Since the new Phonak Marvel premium product only offers at most (with no streaming) a 24-hour battery life, for the sake of experimenting I am simply reducing my Quattro’s to the performance level of a Phonak Marvel. And if all works out as planned, I might be saving a bunch of money along the way until the next big thing in HA’s comes along. What do they say? Idleness is the Devil’s plaything?!

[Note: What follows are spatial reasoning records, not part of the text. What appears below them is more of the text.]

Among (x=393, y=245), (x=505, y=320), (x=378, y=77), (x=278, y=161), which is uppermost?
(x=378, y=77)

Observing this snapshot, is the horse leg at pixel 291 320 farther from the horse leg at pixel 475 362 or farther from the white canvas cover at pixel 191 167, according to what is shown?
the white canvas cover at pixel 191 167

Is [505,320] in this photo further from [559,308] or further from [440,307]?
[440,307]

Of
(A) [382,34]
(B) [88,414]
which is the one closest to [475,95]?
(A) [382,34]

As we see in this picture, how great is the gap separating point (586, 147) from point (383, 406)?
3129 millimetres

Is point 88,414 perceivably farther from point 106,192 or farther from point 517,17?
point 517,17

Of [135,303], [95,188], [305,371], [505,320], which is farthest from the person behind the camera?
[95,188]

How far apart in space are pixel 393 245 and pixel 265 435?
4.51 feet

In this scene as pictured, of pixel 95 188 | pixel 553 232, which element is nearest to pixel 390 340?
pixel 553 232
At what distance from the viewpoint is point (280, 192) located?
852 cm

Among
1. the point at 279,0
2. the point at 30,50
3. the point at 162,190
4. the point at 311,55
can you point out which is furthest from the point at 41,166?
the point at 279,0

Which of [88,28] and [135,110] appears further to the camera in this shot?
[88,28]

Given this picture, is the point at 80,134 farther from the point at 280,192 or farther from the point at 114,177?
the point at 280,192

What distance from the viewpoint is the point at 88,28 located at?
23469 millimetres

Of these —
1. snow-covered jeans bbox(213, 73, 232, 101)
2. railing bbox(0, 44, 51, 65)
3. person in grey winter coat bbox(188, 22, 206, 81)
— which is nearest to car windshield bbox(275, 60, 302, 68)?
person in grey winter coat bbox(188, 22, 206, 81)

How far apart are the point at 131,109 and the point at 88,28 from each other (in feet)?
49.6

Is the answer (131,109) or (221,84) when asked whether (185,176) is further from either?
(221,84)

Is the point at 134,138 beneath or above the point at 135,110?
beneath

What is missing from my scheme is some metric provided by ReSound to evaluate the current mWh capacity of the batteries involved. For example, my Nikon DLSR in the settings has Battery Info and the camera will display a report from the battery chip as to where the battery stands in its lifespan. Running at an Admin Command Prompt in Windows 10 the command “powercfg /batteryreport” (without the quote) will give you an HTML file on your battery characteristics for your battery-powered device including original stated battery capacity, current battery capacity, and equivalent number of full charge cycles your device has been through, which might help you figure out how much battery lifespan your device has left. I seem to remember that somewhere in iPhone settings on my wife’s iPhone she can get a report in iOS on battery lifespan remaining, too. Both Apple and Microsoft these days say that if you treat your device right, even if you charge it fully, you should be able to go through about 1200 complete charge cycles and have 80% capacity still left (at which point they hope you buy a new device!). So if ReSound did things right, they should also offer a way through the phone app to get a metric on remaining charger and HA battery lifespan.
At any rate, it’s going to take years to see how this scheme works and if it’s too onerous to just charge stuff to ~80% capacity, I may just give up along the way. But I like trying to cheat the battery life tax collector!